Select from the records below every line that has the word "site" in it.

_INFORMATION SUPPLIED_.

◆ ◆ ◆ ◆

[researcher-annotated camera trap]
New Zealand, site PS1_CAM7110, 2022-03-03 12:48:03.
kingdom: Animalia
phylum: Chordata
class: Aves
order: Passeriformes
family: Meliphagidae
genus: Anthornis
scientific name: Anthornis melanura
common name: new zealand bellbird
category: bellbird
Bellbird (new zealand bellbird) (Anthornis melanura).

◆ ◆ ◆ ◆

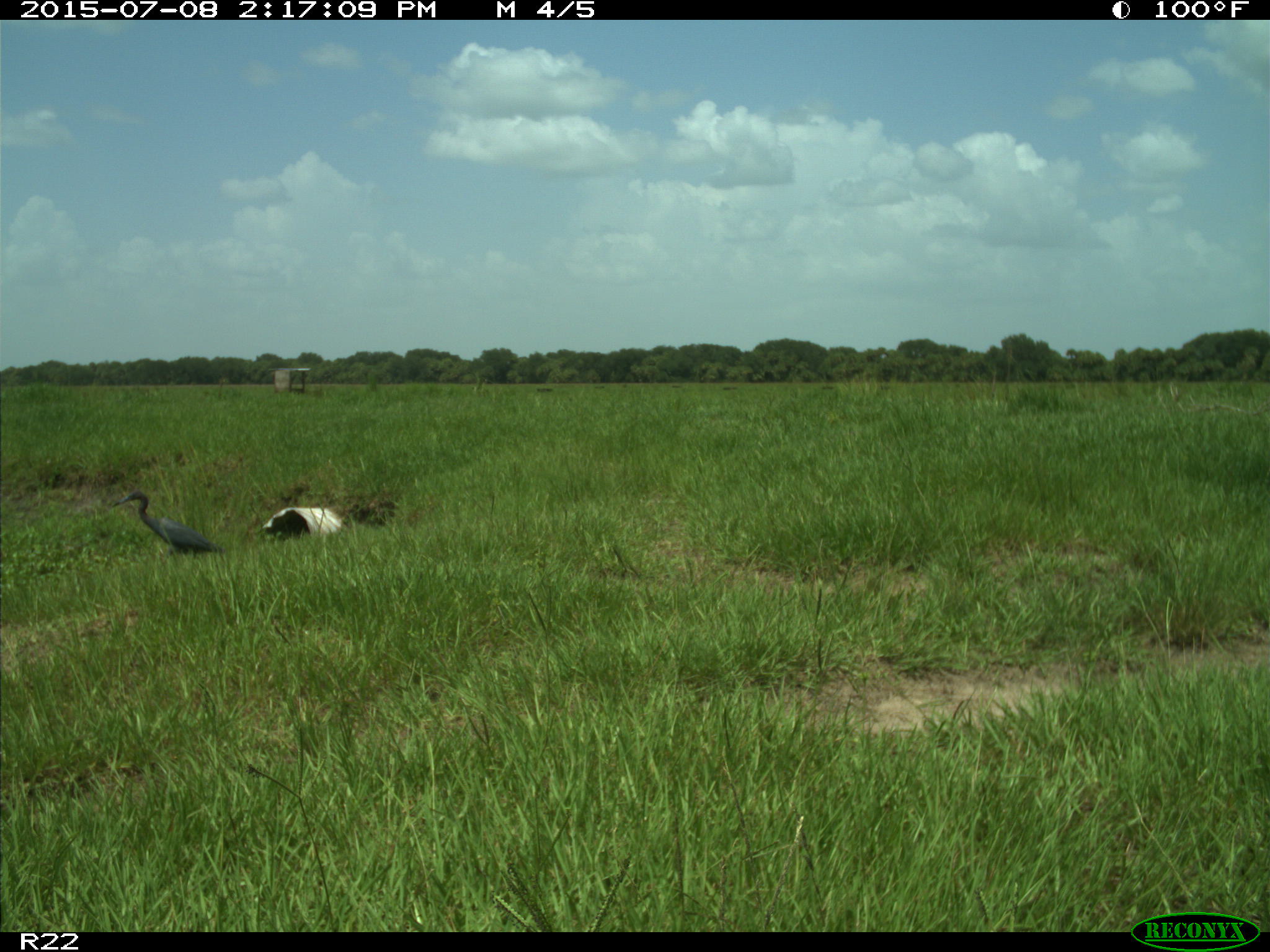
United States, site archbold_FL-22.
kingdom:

◆ ◆ ◆ ◆

_EXERCISE RESPONSE_.
New Zealand, site PS1_CAM7110, 2022-03-03 12:48:03.
United States, site archbold_FL-22.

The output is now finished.